▶ TEXT SHOWN
..............................

Mawson & Mawson (No 2)
[2021] FedCFamC1F 268
FEDERAL CIRCUIT AND FAMILY COURT OF AUSTRALIA
(DIVISION 1)
Mawson & Mawson (No 2) [2021] FedCFamC1F 268
File number(s): ADC 433 of 2020 Judgment of: BERMAN J Date of judgment: 14 December 2021 Catchwords: FAMILY LAW – PROPERTY – Interim distribution – Where the wife seeks a lump sum interim distribution for her legal fees and to assist in establishing a home for her and the child – Consideration of the property interests of the parties – Where the husband would have to refinance the former matrimonial home on an interim basis – Where there is no proper basis for an order to be made.
FAMILY LAW – PROPERTY – Litigation funding – Where the wife seeks litigation funding – Where the husband opposes the application – Consideration of the parties’ financial circumstances – Where the husband has been able to meet his legal fees – Where the wife has only been able to meet her legal fees by borrowing money from family – Where there should be a level playing field – Orders.

..............................

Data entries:

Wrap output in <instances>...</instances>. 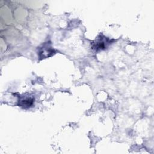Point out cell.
I'll use <instances>...</instances> for the list:
<instances>
[{
  "mask_svg": "<svg viewBox=\"0 0 154 154\" xmlns=\"http://www.w3.org/2000/svg\"><path fill=\"white\" fill-rule=\"evenodd\" d=\"M54 54V49L51 47V46L48 43L44 44L41 48H40L38 52V55L40 59L49 57L53 55Z\"/></svg>",
  "mask_w": 154,
  "mask_h": 154,
  "instance_id": "cell-1",
  "label": "cell"
},
{
  "mask_svg": "<svg viewBox=\"0 0 154 154\" xmlns=\"http://www.w3.org/2000/svg\"><path fill=\"white\" fill-rule=\"evenodd\" d=\"M110 40L106 37L100 35L99 38H96L92 44V49L96 51L105 49L107 45L109 44Z\"/></svg>",
  "mask_w": 154,
  "mask_h": 154,
  "instance_id": "cell-2",
  "label": "cell"
},
{
  "mask_svg": "<svg viewBox=\"0 0 154 154\" xmlns=\"http://www.w3.org/2000/svg\"><path fill=\"white\" fill-rule=\"evenodd\" d=\"M34 103V98L31 96H22L18 100V105L23 108L31 107Z\"/></svg>",
  "mask_w": 154,
  "mask_h": 154,
  "instance_id": "cell-3",
  "label": "cell"
}]
</instances>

..............................

▶ EXERCISES TO COMPLETE
A - Do these statements agree with the court judgment? Answer yes or no for each, quoting the words that decide it. (i) The judgment was given by Berman J. (ii) The husband supports the wife's application for litigation funding. (iii) The wife has paid her legal fees by borrowing money from family.
B - Pull out every line of the rows that contains the string "white", matching case exactly.

▶ RESULTS FOR EACH TASK
A -
(i) Yes: "Judgment of: BERMAN J"
(ii) No: "Where the husband opposes the application"
(iii) Yes: "Where the wife has only been able to meet her legal fees by borrowing money from family"

B -
  "mask_svg": "<svg viewBox=\"0 0 154 154\" xmlns=\"http://www.w3.org/2000/svg\"><path fill=\"white\" fill-rule=\"evenodd\" d=\"M54 54V49L51 47V46L48 43L44 44L41 48H40L38 52V55L40 59L49 57L53 55Z\"/></svg>",
  "mask_svg": "<svg viewBox=\"0 0 154 154\" xmlns=\"http://www.w3.org/2000/svg\"><path fill=\"white\" fill-rule=\"evenodd\" d=\"M110 40L106 37L100 35L99 38H96L92 44V49L96 51L105 49L107 45L109 44Z\"/></svg>",
  "mask_svg": "<svg viewBox=\"0 0 154 154\" xmlns=\"http://www.w3.org/2000/svg\"><path fill=\"white\" fill-rule=\"evenodd\" d=\"M34 103V98L31 96H22L18 100V105L23 108L31 107Z\"/></svg>",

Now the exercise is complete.